Exercise instructions.
1) In the mailing-list thread about Cassandra compaction, what is the gc_grace setting on Boris's column family?
2) From the mailing-list thread about Cassandra compaction, copy word for word the passage between "Posted by Edward" and "would be tricky.", inclusive.

Text excerpt.
Re: Major compaction does not seems to free the disk space a lot if wide rows are used.

Posted by Edward Capriolo <ed...@gmail.com>.
This makes sense. Unless you are running major compaction a delete could
only happen if the bloom filters confirmed the row was not in the sstables
not being compacted. If your rows are wide the odds are that they are in
most/all sstables and then finally removing them would be tricky.


On Thu, May 16, 2013 at 12:00 PM, Louvet, Jacques <
Jacques_Louvet@cable.comcast.com> wrote:

>  Boris,
>
>  We hit exactly the same issue, and you are correct the newly created
> SSTables are the cause of why most of the column-tombstone not being purged.
>
>  There is an improvement in 1.2 train where both the minimum and maximum
> timestamp for a row is now stored and used during the compaction to
> determine if the portion of the row can be purged.
> However, this only appears to help Major compaction has the other
> restriction where all the files encompassing the deleted rows must be part
> of the compaction for the row to be purged still remains.
>
>  We have switched to column delete rather that row delete wherever
> practical. A little more work on the app, but a big improvement in reads
> due to much more efficient compaction.
>
>  Regards,
> Jacques
>
>   From: Boris Yen <yu...@gmail.com>
> Reply-To: "user@cassandra.apache.org" <us...@cassandra.apache.org>
> Date: Thursday, May 16, 2013 04:07
> To: "user@cassandra.apache.org" <us...@cassandra.apache.org>, "
> dev@cassandra.apache.org" <de...@cassandra.apache.org>
> Subject: Major compaction does not seems to free the disk space a lot if
> wide rows are used.
>
>      Hi All,
>
> Sorry for the wide distribution.
>
>  Our cassandra is running on 1.0.10. Recently, we are facing a weird
> situation. We have a column family containing wide rows (each row might
> have a few million of columns). We delete the columns on a daily basis and
> we also run major compaction on it everyday to free up disk space (the
> gc_grace is set to 600 seconds).
>
>  However, every time we run the major compaction, only 1 or 2GB disk space
> is freed. We tried to delete most of the data before running compaction,
> however, the result is pretty much the same.
>
>  So, we tried to check the source code. It seems that the column
> tombstones could only be purged when the row key is not in other sstables.
> I know the major compaction should include all sstables, however, in our
> use case, columns get inserted rapidly. This will make the cassandra flush
> the memtables to disk and create new sstables. The newly created sstables
> will have the same keys as the sstables that are being compacted (the
> compaction will take 2 or 3 hours to finish). My question is that will
> these newly created sstables be the cause of why most of the
> column-tombstone not being purged?
>
>  p.s. We also did some other tests. We inserted data to the same CF with
> the same wide-row pattern and deleted most of the data. This time we
> stopped all the writes to cassandra and did the compaction. The disk usage
> decreased dramatically.
>
>  Any suggestions or is this a know issue.
>
>  Thanks and Regards,
>  Boris
>

Re: Major compaction does not seems to free the disk space a lot if wide rows are used.

Supplied material.
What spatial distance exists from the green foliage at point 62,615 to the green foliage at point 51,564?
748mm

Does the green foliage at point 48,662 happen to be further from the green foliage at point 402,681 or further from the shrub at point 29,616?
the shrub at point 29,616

Results for each task.
1) 600 seconds.

2)
Posted by Edward Capriolo <ed...@gmail.com>.
This makes sense. Unless you are running major compaction a delete could
only happen if the bloom filters confirmed the row was not in the sstables
not being compacted. If your rows are wide the odds are that they are in
most/all sstables and then finally removing them would be tricky.